O caso remonta ao período entre 2016 e 2022, durante o qual o arguido manteve uma relação com a vítima, com quem acabou por casar e, mais tarde, divorciar-se. Segundo o processo, o homem exercia controlo sobre a companheira, limitava os seus contactos sociais e criticava a sua forma de vestir, com expressões como “mulher minha não se veste assim”. Os relatos incluem episódios de insultos, agressões físicas e intimidação psicológica.

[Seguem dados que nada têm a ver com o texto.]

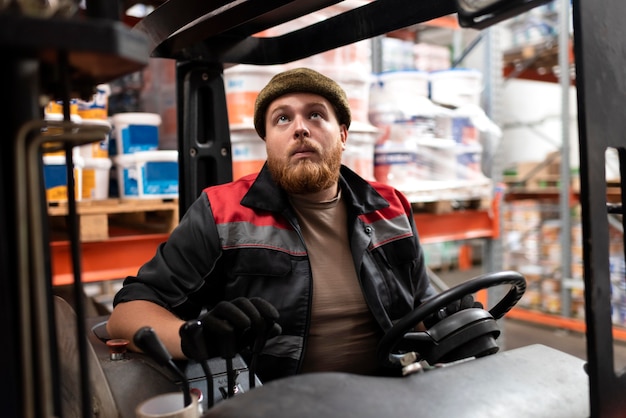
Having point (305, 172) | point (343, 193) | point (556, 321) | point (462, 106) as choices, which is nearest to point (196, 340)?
point (305, 172)

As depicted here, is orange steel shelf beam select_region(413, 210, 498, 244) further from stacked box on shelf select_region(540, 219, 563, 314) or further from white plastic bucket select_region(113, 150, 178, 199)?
stacked box on shelf select_region(540, 219, 563, 314)

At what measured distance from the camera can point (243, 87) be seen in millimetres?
3072

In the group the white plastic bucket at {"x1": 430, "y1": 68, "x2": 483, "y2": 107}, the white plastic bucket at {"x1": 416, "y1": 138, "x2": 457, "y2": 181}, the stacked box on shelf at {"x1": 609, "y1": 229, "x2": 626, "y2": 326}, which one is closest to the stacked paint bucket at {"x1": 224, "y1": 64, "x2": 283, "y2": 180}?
the white plastic bucket at {"x1": 416, "y1": 138, "x2": 457, "y2": 181}

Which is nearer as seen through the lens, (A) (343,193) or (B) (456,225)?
(A) (343,193)

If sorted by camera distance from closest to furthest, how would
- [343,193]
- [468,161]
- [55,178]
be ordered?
1. [343,193]
2. [55,178]
3. [468,161]

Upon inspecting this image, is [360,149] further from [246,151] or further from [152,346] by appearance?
[152,346]

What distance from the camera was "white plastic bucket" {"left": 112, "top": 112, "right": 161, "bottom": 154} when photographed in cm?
304

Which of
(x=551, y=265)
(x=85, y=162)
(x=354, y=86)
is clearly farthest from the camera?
(x=551, y=265)

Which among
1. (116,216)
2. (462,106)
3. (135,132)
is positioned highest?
(462,106)

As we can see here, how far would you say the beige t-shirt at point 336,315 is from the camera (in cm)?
214

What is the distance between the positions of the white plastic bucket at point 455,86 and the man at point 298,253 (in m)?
1.72

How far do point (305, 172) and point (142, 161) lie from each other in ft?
3.80

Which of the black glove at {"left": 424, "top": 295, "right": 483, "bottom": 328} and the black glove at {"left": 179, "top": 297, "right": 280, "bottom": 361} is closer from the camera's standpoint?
the black glove at {"left": 179, "top": 297, "right": 280, "bottom": 361}

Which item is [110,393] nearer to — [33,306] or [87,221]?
[33,306]
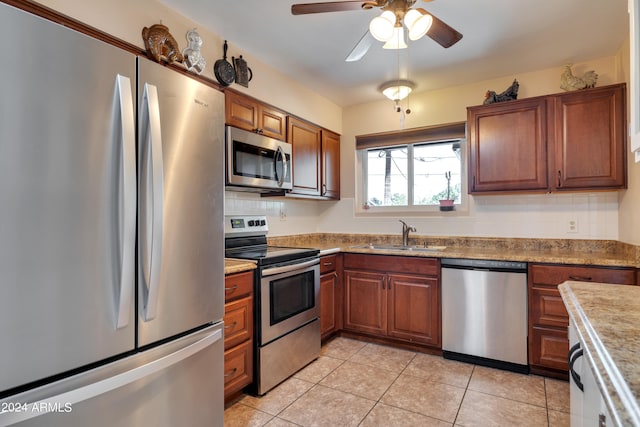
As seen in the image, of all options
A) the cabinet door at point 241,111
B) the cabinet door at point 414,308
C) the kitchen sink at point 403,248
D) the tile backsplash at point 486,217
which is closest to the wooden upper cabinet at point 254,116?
the cabinet door at point 241,111

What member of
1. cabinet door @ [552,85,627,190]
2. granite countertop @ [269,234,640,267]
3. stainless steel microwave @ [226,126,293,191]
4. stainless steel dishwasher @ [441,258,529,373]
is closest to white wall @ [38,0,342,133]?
stainless steel microwave @ [226,126,293,191]

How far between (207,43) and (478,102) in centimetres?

Durante o julgamento em Santarém, o juiz questionou repetidamente a vítima sobre a sua decisão de casar com o arguido, mesmo após os primeiros episódios de violência. A certa altura, confrontado com a explicação de que estava apaixonada, o magistrado respondeu de forma exaltada:
“A paixão não desculpa tudo! A senhora é um ser racional…”. Em outro momento, sugeriu que a mulher teria mentido, afirmando: “A senhora fazia como fazem as mulheres, mentia (…)”.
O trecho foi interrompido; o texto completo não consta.